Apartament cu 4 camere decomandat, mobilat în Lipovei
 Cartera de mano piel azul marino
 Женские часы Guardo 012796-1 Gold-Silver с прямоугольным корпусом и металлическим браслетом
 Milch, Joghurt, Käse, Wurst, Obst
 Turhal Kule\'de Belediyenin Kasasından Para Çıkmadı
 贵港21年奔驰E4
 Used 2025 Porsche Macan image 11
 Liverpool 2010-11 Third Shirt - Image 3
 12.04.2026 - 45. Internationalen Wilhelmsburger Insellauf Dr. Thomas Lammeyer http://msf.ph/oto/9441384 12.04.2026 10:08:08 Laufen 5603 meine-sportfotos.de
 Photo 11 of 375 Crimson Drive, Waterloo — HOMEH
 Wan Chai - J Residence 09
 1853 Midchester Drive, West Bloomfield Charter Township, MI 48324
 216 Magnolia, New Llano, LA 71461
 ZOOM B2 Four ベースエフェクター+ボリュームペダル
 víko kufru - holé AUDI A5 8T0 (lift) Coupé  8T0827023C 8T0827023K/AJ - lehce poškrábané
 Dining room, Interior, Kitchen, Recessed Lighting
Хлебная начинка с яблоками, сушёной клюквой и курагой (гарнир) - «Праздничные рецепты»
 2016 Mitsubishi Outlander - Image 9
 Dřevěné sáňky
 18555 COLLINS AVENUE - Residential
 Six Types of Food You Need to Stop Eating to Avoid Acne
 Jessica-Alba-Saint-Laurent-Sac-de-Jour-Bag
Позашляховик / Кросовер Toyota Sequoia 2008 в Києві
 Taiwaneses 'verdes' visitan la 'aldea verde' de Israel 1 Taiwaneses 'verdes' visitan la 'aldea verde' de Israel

— The problem —
From the first line of the entries above to the line with "Wan Chai - J Residence 09", please return every line exactly, keeping both ends.

— Answer space —
Apartament cu 4 camere decomandat, mobilat în Lipovei
 Cartera de mano piel azul marino
 Женские часы Guardo 012796-1 Gold-Silver с прямоугольным корпусом и металлическим браслетом
 Milch, Joghurt, Käse, Wurst, Obst
 Turhal Kule\'de Belediyenin Kasasından Para Çıkmadı
 贵港21年奔驰E4
 Used 2025 Porsche Macan image 11
 Liverpool 2010-11 Third Shirt - Image 3
 12.04.2026 - 45. Internationalen Wilhelmsburger Insellauf Dr. Thomas Lammeyer http://msf.ph/oto/9441384 12.04.2026 10:08:08 Laufen 5603 meine-sportfotos.de
 Photo 11 of 375 Crimson Drive, Waterloo — HOMEH
 Wan Chai - J Residence 09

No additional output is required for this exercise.